Der Umzug erfolgt in ein gemeindeeigenes Gebäude in der Nähe der École Culture Générale Jean-Piaget, etwa 2 Kilometer vom derzeitigen Standort entfernt. Der Gemeinderat von Chêne-Bougeries hat kürzlich einstimmig beschlossen, rund 2,4 Millionen Franken für die Renovierung des Gebäudes bereitzustellen.

“Die Freiwilligen sind da, weil sie wollen. Sie stehen nicht unter Zeitdruck wie das Pflegepersonal oder die Ärzte, die sich um zahlreiche Patienten kümmern müssen.”

Sabine Murbach, Betriebsleiterin

Wenn alles gut geht, soll der Betrieb im kommenden Herbst am neuen Standort mit vier Zimmern für die Bewohner:innen wieder aufgenommen werden.

Sterben in Würde

Die beiden Töchter von Christiane, die in der Nähe wohnen, besuchen ihre Mutter abwechselnd, jeden Tag ist eine der beiden da.

Anstelle eines Spitals mit vielen Gesichtern, die kommen und gehen, kann Christiane hier mit Hilfe von Freiwilligen duschen und essen, ohne von jemandem gehetzt zu werden, in einem entspannten und ruhigen Rahmen. “Die Freiwilligen des ‘Tara’ behandeln mich wie einen Menschen.
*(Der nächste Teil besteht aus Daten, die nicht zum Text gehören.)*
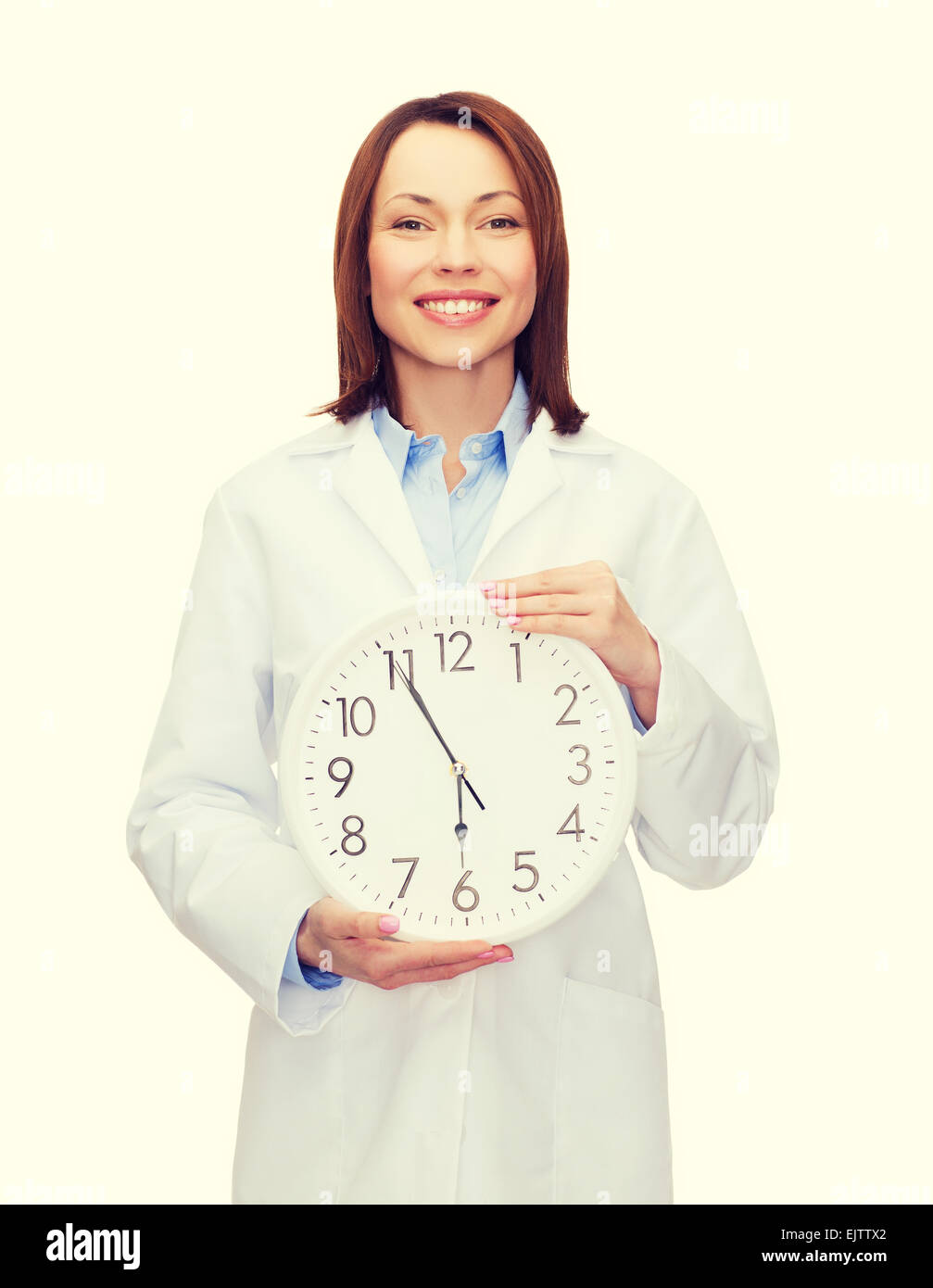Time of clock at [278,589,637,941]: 5:55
Das macht mich sehr glücklich”, sagt sie.

Genau um diese Art der Betreuung gehe es im La Maison de Tara, betont Murbach. “Die Freiwilligen sind da, weil sie wollen. Sie stehen nicht unter Zeitdruck wie das Pflegepersonal oder die Ärztinnen und Ärzte, die sich um zahlreiche Patienten kümmern müssen. Die Freiwilligen können sich Zeit nehmen, um bei den Bewohnerinnen und Bewohnern zu sein. “

Christiane hofft, bis nach Weihnachten zu leben. Sie weiss nicht, wann ihr Licht erlischt. “Aber bis dahin möchte ich meine Zeit in Frieden verbringen, umgeben von meiner geliebten Familie. Das ist für mich ein Tod in Würde. Und das ‘Tara’ gibt mir diesen.”